* [Set task]:
Count the lines in the rows below that contain the string "masks", treating uppercase and lowercase as different. Reply with the number alone.

Dataset records:

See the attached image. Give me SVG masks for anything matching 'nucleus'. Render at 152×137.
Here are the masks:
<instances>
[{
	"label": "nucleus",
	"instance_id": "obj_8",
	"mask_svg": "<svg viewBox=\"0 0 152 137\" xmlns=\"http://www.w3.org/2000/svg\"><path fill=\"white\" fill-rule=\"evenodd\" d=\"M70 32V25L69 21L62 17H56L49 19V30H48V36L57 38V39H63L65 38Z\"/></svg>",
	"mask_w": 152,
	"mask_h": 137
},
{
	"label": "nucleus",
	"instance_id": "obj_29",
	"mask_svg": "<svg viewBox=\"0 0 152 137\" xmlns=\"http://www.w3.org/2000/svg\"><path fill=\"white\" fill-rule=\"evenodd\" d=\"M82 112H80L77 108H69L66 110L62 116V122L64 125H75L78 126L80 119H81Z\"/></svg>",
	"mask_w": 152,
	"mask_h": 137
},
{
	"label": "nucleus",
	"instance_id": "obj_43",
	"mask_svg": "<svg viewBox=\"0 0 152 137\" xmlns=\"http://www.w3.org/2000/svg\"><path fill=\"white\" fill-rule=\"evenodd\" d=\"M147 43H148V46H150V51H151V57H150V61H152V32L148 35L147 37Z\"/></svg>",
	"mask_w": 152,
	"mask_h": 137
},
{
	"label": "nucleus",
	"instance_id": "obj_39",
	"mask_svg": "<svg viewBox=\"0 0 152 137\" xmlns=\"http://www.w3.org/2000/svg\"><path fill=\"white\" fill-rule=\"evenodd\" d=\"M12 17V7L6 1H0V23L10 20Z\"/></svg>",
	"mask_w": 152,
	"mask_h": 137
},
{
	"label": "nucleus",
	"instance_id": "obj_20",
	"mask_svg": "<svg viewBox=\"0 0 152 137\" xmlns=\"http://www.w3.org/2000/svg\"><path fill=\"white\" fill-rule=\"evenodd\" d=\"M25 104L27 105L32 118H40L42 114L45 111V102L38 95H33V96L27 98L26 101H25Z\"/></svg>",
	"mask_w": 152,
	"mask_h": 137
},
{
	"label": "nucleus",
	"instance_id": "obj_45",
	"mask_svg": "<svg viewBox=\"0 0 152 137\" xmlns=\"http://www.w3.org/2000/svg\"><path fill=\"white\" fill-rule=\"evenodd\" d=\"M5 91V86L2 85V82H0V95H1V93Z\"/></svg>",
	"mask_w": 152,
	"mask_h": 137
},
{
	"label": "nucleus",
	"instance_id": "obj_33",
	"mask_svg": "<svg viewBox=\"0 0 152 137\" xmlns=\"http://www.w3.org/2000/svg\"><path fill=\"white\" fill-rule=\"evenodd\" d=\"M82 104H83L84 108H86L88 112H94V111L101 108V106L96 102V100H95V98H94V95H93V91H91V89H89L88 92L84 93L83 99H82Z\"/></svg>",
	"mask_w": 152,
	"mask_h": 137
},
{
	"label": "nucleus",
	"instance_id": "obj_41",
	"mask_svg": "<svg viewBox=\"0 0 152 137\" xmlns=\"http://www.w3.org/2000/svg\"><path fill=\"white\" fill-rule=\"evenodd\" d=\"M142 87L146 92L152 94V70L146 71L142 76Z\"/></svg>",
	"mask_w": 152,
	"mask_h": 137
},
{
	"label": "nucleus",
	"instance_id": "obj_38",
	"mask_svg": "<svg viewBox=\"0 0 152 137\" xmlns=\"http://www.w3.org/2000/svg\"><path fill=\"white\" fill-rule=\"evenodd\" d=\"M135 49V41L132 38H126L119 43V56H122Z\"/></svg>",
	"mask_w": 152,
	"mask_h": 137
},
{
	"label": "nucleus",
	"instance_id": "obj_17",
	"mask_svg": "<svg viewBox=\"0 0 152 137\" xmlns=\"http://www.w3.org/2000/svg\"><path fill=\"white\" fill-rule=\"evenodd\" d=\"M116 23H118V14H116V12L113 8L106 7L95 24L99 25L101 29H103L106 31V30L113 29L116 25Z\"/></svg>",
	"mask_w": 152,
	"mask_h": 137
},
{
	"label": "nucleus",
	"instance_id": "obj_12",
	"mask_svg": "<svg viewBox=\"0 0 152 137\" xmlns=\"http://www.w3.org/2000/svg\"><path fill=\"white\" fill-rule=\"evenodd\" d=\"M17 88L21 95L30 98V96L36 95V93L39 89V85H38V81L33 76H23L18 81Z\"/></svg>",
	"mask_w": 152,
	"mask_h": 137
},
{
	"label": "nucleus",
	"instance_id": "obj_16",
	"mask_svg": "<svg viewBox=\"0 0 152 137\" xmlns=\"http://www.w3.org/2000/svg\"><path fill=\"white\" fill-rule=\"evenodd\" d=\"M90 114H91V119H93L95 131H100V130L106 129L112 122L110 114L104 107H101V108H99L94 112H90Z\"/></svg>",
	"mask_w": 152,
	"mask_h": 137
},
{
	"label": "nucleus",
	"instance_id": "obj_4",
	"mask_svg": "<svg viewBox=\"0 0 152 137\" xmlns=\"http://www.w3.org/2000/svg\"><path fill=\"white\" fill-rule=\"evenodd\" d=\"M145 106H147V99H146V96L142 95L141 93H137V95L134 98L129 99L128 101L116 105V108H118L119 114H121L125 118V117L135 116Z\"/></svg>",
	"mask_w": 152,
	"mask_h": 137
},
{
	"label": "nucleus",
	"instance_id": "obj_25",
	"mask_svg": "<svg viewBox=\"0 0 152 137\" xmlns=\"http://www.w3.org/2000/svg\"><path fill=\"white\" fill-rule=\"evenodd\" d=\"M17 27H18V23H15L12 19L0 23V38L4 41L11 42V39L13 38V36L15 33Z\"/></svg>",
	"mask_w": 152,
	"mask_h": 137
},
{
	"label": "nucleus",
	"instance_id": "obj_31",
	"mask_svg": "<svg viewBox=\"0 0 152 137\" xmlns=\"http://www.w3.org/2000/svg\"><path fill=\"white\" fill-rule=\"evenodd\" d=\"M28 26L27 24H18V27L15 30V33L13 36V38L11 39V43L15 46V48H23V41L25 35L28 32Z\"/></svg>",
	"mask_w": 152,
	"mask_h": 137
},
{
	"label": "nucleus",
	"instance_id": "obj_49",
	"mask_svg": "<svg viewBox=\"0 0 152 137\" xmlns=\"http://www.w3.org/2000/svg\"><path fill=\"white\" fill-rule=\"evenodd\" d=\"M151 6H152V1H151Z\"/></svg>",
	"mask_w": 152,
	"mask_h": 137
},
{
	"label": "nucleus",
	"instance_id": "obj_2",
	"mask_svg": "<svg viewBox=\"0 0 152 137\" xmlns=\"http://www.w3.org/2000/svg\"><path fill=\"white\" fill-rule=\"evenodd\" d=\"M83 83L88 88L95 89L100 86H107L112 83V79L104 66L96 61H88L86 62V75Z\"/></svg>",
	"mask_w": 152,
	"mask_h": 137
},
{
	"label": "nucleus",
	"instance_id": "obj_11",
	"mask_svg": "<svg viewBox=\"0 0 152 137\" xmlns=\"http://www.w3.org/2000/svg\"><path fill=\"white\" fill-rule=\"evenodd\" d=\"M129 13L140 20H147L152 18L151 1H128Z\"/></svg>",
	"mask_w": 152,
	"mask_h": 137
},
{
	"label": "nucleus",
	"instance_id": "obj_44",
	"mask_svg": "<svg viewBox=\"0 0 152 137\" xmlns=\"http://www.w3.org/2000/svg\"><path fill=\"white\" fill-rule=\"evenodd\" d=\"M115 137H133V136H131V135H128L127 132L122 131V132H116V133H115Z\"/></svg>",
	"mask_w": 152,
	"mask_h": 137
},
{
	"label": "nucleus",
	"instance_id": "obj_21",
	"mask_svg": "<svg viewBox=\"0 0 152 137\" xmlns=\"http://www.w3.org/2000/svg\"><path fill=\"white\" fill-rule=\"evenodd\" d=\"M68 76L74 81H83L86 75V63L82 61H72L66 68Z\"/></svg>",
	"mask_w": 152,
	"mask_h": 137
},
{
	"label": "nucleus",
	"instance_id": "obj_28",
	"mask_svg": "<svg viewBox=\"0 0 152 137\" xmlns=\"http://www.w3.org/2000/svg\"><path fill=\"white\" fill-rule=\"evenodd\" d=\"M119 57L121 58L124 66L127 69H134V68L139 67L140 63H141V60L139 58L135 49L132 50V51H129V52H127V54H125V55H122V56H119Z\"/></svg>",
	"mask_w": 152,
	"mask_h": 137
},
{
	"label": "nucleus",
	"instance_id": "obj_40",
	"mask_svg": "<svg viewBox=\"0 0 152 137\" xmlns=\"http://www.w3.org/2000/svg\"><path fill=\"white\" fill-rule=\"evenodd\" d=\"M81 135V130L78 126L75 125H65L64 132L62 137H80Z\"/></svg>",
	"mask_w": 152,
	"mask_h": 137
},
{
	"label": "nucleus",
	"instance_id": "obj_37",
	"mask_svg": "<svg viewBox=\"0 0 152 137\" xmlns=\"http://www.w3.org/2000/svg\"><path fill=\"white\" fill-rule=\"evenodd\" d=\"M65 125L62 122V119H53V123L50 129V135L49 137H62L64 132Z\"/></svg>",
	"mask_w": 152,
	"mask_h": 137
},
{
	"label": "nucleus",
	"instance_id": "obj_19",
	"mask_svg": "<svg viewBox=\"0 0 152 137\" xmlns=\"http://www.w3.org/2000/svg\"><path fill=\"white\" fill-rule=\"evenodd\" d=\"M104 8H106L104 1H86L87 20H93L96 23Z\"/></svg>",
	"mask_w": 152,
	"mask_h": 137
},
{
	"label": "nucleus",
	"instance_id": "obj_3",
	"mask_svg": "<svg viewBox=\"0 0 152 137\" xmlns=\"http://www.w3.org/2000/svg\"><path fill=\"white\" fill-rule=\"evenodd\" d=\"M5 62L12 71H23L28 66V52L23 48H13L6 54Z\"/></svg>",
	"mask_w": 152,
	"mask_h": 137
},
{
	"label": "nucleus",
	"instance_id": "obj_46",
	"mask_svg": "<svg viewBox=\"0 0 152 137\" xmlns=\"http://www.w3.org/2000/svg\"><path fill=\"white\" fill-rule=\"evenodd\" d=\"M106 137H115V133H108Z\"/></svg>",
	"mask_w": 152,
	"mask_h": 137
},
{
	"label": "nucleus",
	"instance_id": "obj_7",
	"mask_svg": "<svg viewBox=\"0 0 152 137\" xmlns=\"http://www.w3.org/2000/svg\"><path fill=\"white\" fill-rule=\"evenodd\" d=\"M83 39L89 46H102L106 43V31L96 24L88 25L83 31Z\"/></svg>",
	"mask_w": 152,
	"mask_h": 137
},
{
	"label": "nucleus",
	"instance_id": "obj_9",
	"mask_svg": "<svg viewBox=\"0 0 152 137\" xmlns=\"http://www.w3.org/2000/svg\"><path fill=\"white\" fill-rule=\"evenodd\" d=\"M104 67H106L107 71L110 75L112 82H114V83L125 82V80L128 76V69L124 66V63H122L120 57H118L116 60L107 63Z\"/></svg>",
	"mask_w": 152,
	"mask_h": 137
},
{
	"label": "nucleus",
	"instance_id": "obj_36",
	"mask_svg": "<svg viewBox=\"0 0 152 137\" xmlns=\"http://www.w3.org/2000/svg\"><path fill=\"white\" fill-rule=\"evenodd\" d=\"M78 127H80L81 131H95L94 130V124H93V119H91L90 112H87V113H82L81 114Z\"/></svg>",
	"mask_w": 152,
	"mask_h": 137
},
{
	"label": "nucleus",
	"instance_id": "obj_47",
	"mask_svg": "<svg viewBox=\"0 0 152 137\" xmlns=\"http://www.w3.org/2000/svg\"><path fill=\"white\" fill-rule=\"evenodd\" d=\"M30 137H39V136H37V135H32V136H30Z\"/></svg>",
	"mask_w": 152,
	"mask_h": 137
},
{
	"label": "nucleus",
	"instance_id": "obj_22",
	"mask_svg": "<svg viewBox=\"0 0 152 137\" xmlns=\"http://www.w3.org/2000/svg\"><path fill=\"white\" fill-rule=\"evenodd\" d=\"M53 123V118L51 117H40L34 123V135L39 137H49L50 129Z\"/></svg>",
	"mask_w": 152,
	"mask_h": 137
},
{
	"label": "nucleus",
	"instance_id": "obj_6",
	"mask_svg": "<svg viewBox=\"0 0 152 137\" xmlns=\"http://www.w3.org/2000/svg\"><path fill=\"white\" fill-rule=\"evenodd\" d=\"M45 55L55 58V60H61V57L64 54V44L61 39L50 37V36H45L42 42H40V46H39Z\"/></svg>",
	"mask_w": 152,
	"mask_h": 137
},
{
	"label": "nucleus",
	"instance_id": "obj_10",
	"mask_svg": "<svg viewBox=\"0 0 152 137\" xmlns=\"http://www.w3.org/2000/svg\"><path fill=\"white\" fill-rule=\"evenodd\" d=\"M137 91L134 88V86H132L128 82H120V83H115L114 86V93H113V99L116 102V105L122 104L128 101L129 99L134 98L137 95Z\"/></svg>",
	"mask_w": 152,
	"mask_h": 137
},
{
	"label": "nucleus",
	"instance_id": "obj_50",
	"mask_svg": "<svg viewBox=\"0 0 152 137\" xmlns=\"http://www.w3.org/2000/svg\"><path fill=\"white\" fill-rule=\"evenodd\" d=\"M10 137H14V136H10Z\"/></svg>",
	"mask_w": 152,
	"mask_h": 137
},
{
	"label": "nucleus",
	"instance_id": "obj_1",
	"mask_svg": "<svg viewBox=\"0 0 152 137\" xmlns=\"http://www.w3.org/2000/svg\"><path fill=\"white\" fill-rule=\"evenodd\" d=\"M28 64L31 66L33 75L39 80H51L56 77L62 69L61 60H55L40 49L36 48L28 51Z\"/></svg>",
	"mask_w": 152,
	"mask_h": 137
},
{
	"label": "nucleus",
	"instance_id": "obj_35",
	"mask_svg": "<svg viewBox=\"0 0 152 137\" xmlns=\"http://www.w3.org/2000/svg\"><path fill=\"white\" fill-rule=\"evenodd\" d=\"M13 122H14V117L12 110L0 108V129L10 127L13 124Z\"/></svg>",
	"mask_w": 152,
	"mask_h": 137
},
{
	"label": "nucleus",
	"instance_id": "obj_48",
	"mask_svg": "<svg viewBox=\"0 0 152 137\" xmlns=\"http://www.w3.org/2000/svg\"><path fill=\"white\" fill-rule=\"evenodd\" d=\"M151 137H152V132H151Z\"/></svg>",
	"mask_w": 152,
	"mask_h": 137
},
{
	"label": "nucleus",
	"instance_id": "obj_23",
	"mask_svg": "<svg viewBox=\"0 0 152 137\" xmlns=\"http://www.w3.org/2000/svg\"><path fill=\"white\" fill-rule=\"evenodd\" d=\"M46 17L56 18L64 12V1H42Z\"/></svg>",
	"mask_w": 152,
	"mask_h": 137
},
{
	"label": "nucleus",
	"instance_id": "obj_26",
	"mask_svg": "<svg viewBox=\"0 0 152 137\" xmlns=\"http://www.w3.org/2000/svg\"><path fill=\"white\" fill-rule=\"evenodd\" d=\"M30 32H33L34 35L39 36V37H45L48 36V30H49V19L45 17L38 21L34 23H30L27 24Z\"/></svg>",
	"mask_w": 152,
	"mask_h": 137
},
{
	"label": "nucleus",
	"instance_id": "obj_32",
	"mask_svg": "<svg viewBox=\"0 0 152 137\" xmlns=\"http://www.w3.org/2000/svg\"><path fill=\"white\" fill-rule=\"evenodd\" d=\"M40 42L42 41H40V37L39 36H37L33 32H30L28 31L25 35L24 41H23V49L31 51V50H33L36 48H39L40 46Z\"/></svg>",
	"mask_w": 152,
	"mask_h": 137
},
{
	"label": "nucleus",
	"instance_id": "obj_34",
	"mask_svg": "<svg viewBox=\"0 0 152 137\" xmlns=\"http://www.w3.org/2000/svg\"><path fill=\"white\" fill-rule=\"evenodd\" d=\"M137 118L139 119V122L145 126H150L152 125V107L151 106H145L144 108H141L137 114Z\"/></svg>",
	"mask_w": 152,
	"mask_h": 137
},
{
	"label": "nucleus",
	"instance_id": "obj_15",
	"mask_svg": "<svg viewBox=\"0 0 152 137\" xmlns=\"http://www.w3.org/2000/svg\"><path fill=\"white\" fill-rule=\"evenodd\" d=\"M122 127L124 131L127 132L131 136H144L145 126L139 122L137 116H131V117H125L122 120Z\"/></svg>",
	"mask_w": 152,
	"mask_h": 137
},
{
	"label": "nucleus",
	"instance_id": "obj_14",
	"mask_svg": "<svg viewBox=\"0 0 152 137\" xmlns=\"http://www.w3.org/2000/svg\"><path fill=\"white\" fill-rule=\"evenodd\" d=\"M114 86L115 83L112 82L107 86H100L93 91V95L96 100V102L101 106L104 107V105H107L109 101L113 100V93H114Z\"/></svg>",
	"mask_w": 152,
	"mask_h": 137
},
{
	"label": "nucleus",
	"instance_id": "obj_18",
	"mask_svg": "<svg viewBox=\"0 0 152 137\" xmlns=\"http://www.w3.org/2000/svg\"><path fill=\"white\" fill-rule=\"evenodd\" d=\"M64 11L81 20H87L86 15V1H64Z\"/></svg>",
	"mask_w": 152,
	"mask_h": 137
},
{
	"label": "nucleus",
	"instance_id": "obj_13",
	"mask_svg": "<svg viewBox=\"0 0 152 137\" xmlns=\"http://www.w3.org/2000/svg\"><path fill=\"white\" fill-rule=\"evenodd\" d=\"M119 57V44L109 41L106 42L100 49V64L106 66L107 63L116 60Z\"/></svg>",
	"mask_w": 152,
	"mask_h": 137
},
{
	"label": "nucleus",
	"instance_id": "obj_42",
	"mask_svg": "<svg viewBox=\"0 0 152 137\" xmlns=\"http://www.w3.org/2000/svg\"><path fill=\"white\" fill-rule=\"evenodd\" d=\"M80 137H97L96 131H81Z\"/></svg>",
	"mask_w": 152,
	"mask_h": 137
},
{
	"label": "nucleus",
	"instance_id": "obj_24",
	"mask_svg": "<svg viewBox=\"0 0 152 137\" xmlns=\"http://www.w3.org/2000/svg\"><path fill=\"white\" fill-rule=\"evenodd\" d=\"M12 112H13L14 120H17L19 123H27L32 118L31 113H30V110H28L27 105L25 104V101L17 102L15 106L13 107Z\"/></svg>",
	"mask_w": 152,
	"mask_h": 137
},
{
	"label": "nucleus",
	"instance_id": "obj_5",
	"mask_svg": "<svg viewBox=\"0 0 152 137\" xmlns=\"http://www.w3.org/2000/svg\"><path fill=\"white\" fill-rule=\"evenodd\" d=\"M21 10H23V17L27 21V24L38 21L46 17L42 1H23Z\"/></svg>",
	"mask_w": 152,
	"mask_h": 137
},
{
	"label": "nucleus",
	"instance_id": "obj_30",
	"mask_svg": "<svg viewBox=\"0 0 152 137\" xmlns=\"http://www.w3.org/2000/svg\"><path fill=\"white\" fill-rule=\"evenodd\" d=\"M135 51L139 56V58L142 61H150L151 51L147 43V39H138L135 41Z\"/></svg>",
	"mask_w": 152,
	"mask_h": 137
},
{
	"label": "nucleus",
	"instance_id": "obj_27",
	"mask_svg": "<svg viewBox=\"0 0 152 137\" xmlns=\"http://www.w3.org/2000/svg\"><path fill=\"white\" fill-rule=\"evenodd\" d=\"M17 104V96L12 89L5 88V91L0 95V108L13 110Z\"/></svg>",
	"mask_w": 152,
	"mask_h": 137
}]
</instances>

* [Task answer]:
2